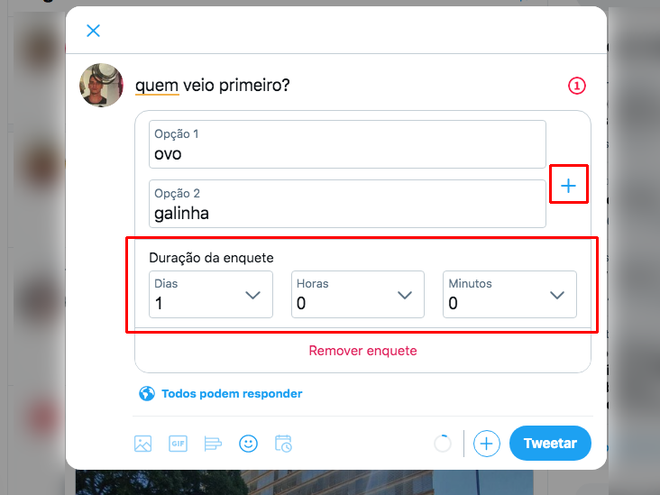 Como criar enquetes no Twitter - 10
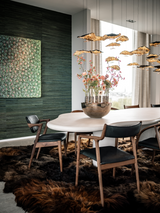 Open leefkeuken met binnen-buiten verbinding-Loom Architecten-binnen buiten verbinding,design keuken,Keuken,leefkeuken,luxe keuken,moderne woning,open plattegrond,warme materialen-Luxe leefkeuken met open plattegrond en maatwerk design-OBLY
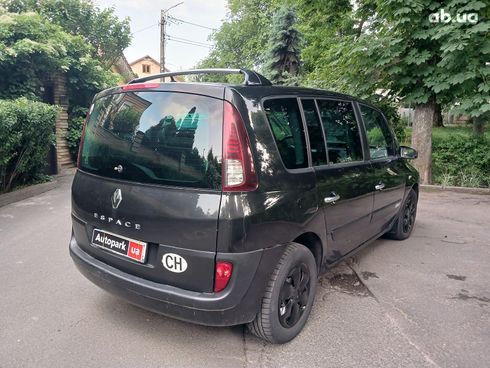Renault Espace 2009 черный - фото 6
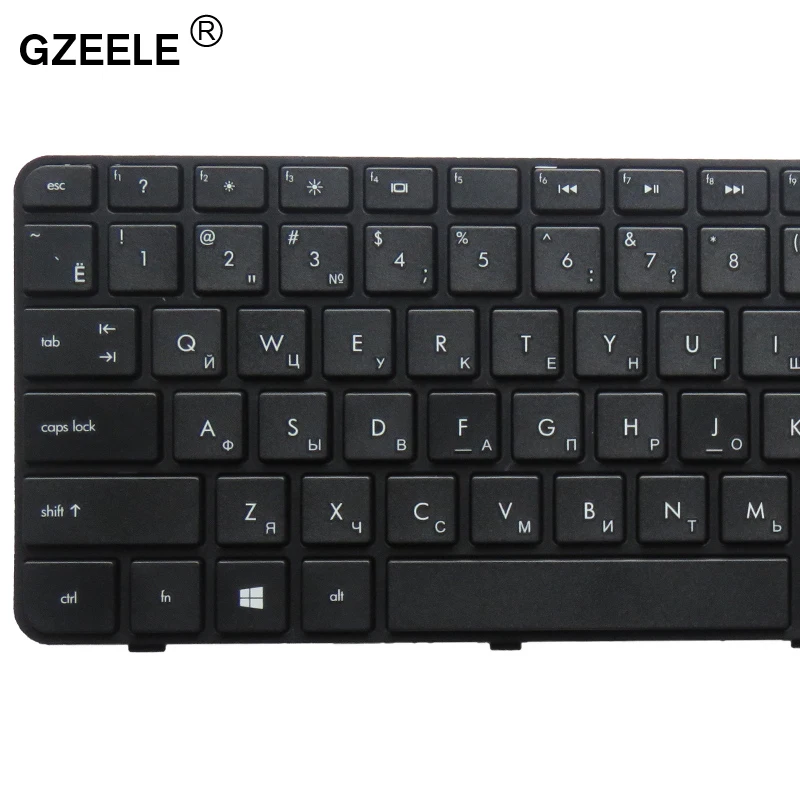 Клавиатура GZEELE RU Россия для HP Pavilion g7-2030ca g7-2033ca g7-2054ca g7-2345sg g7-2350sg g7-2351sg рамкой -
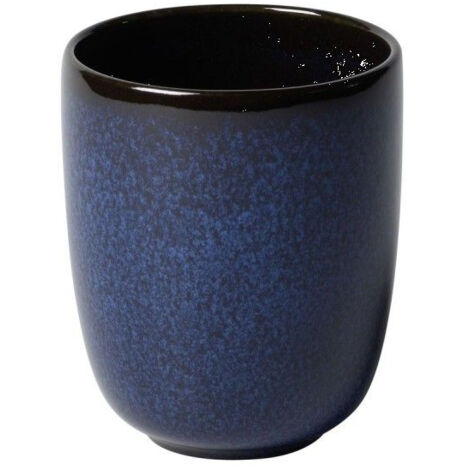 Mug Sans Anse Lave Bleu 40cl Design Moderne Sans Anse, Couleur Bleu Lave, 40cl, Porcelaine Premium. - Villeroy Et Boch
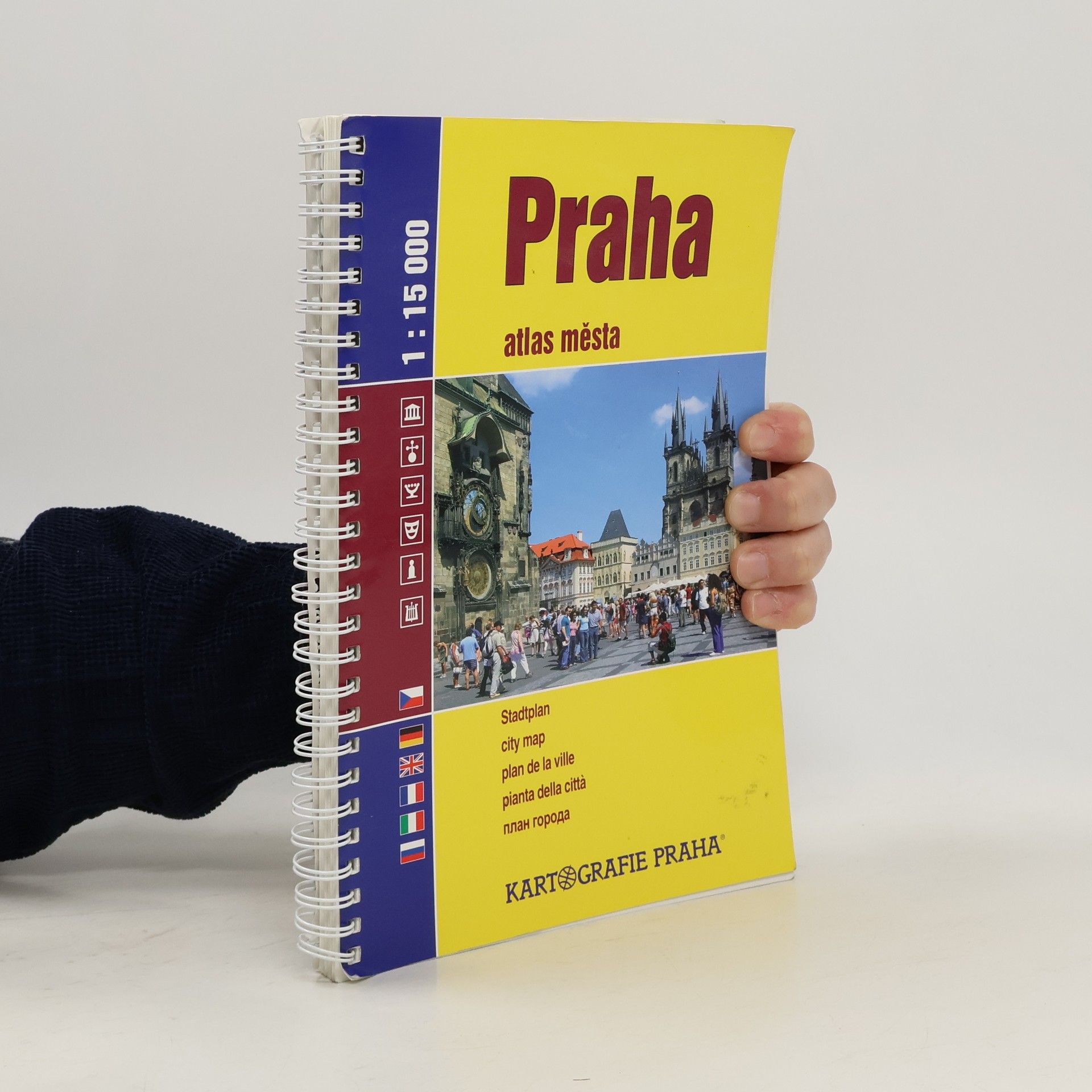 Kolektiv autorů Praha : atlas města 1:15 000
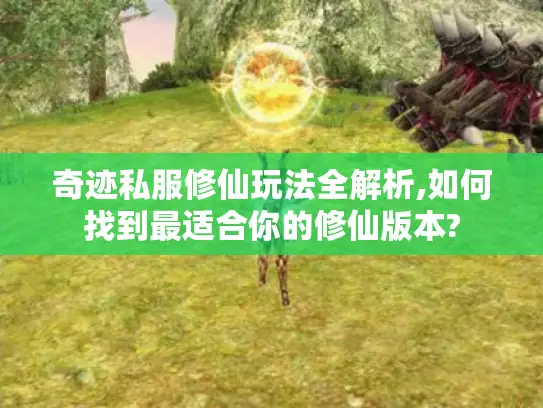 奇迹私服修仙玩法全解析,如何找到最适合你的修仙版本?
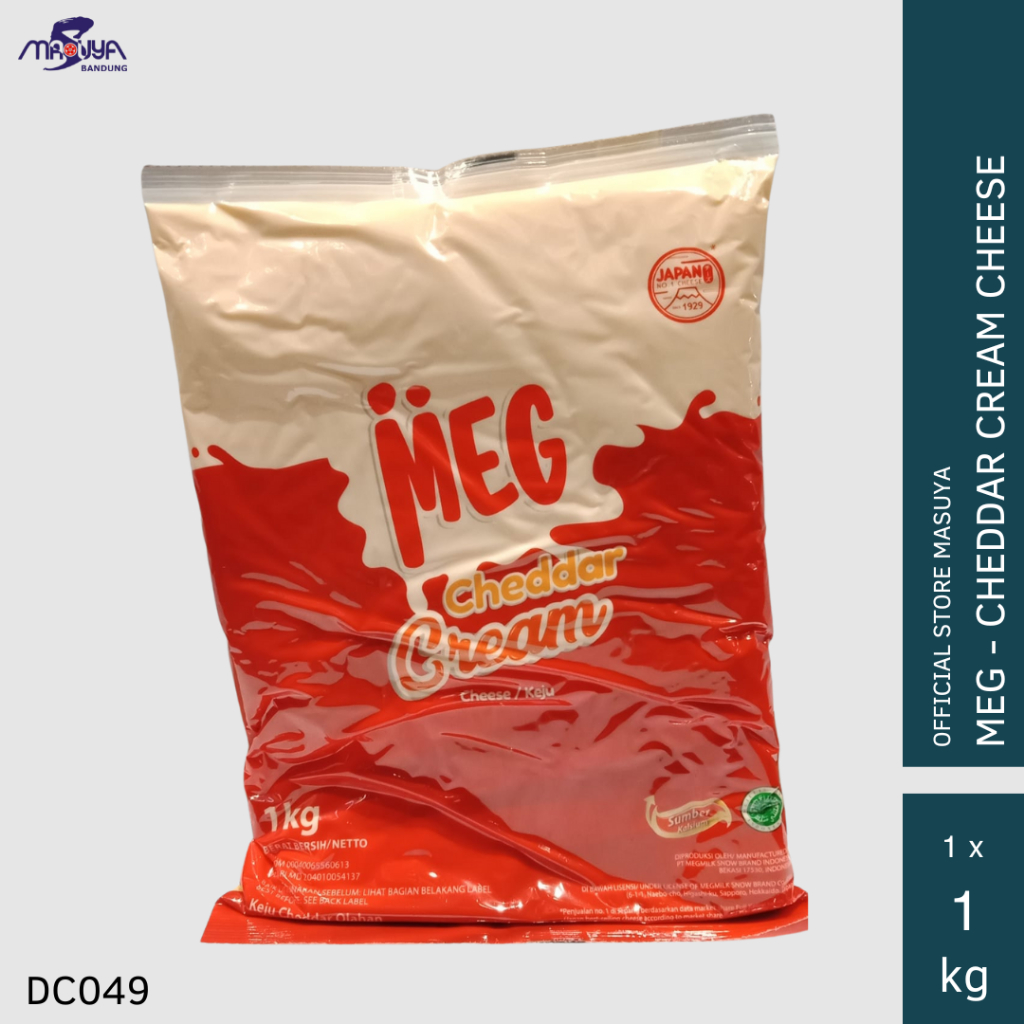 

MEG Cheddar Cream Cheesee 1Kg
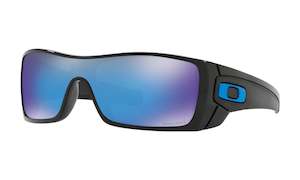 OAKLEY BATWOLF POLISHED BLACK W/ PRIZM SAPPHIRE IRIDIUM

...

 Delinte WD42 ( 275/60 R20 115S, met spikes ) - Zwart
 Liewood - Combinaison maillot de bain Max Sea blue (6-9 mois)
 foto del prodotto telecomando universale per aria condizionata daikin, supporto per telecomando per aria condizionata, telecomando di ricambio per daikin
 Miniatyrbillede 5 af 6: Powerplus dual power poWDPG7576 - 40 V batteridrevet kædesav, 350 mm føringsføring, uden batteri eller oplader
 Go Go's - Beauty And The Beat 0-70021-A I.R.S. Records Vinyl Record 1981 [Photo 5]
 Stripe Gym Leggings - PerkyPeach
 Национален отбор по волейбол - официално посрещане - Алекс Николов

* * *

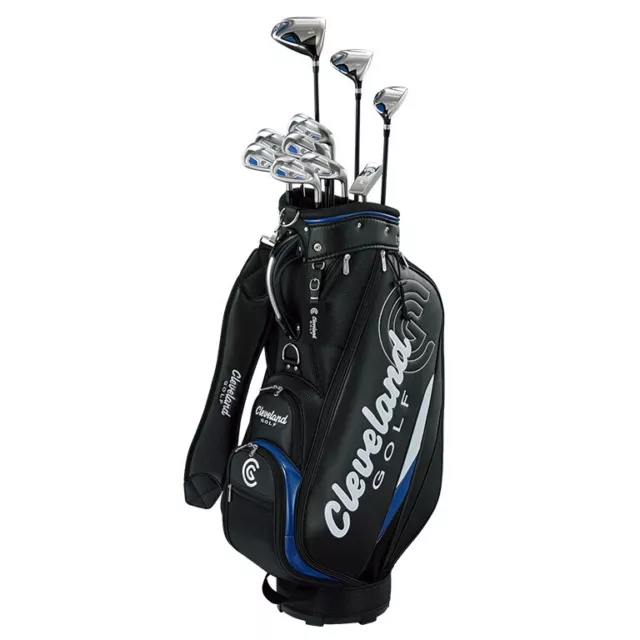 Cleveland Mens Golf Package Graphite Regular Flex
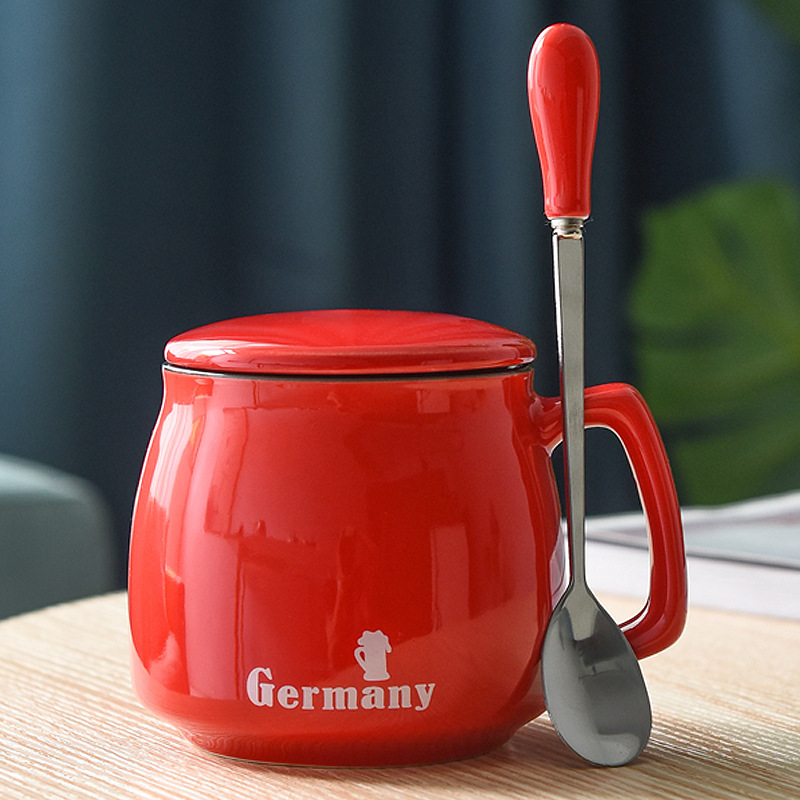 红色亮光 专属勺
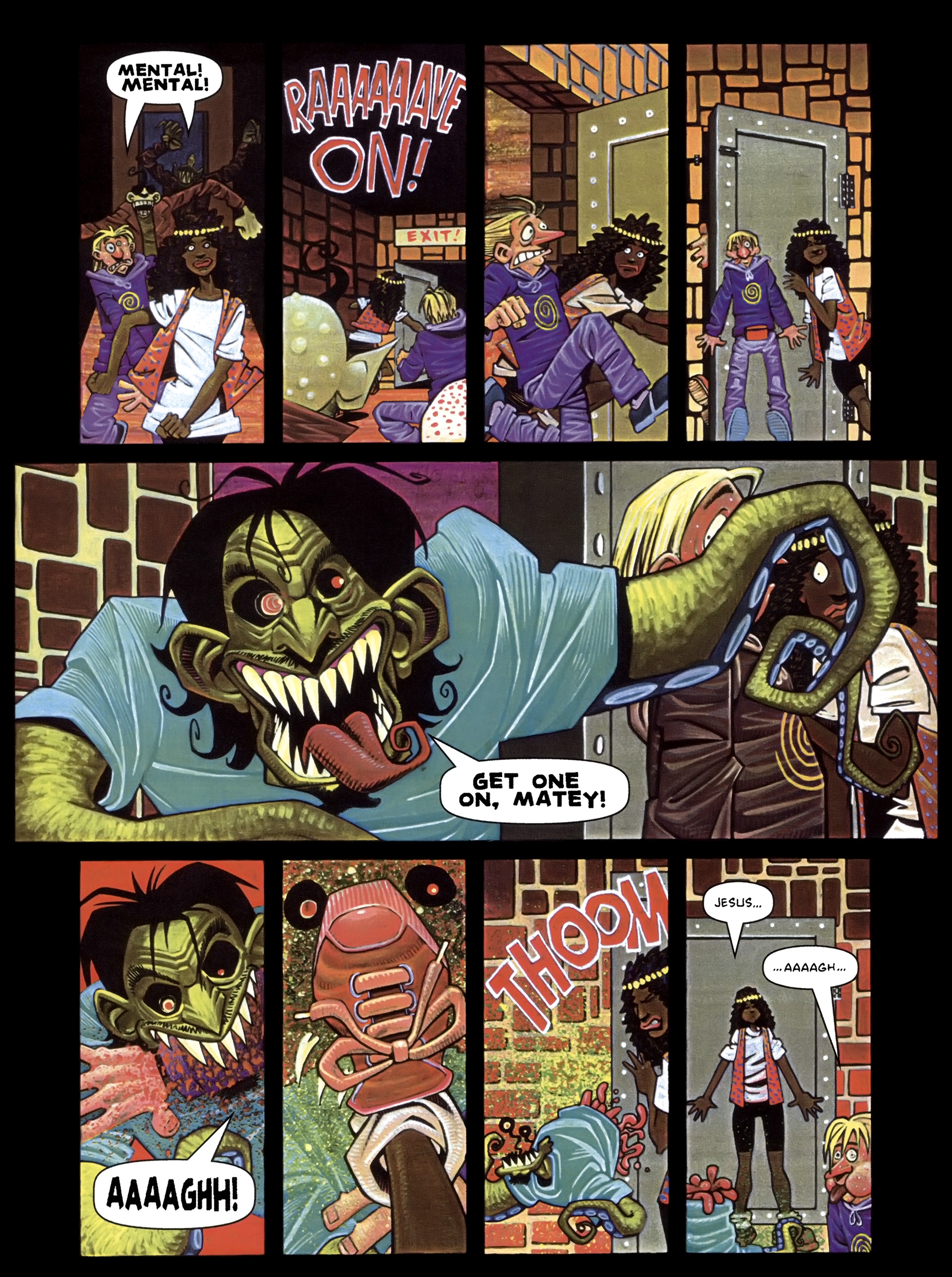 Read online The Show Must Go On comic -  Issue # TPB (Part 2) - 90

» PROBLEM TO SOLVE:
Word for word, repeat the lines above from the one with "Como criar enquetes no Twitter - 10" through the one with "OAKLEY BATWOLF POLISHED", and nothing beyond them. Omit the pictures.

» PROBLEM SOLUTION:
 Como criar enquetes no Twitter - 10
 Open leefkeuken met binnen-buiten verbinding-Loom Architecten-binnen buiten verbinding,design keuken,Keuken,leefkeuken,luxe keuken,moderne woning,open plattegrond,warme materialen-Luxe leefkeuken met open plattegrond en maatwerk design-OBLY
Renault Espace 2009 черный - фото 6
 Клавиатура GZEELE RU Россия для HP Pavilion g7-2030ca g7-2033ca g7-2054ca g7-2345sg g7-2350sg g7-2351sg рамкой -
 Mug Sans Anse Lave Bleu 40cl Design Moderne Sans Anse, Couleur Bleu Lave, 40cl, Porcelaine Premium. - Villeroy Et Boch
 Kolektiv autorů Praha : atlas města 1:15 000
 奇迹私服修仙玩法全解析,如何找到最适合你的修仙版本?

MEG Cheddar Cream Cheesee 1Kg
 OAKLEY BATWOLF POLISHED BLACK W/ PRIZM SAPPHIRE IRIDIUM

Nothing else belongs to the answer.